I loved Saving Francesca so much that when I found out that The Piper’s Son was coming out, I was  crazy excited because I loved Thomas Mackee. And The Piper’s Son kind of gutted me. It was, first and foremost, a really fresh take on a young adult book because one of the points of view was not even close to being a teenager, and neither, for that matter, was Thomas. Thomas’s tale is sort of a foil to Francesca’s in a lot of ways. He too has a big family, but where Francesca’s family are nosy and need to butt in, Thomas’s family are spread out all over the place and they’re kind of broken. Seeing the change in Thomas between Saving Francesca and The Piper’s Son pretty much broke my heart. The fact that I knew and loved Thomas already made what was already a powerful story turn into a wallop to my gut. It was a hard book to read, and I think perhaps the heaviest of all of Melina Marchetta’s books. But it was also sort of beautiful. The writing was exquisite, and I felt more of Thomas’s pain than I ever really did of Francesca’s.
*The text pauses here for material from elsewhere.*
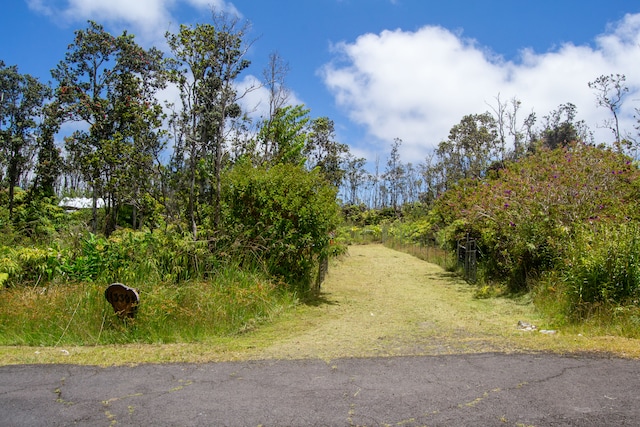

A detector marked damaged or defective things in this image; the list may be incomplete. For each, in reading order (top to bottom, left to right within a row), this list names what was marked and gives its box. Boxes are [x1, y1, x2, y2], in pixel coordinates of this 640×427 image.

I thought the way we saw the manifestations of that pain in the way Thomas moved and talked and lived was really powerful. I especially enjoyed seeing the change in his relationships that his inner turmoil caused. I especially loved seeing Francesca still kind of refusing to give up on him, because that’s what she does. And I think we got just enough of Will and Francesca to satisfy me that they’re ok and are going to keep being ok and that the buildup of that relationship wasn’t for naught. The only thing I wished for at the end of The Piper’s Son was maybe one more chapter. One more chapter of Thomas feeling some hope and experiencing some happiness. But even if ti wasn’t written out for me, I know he did.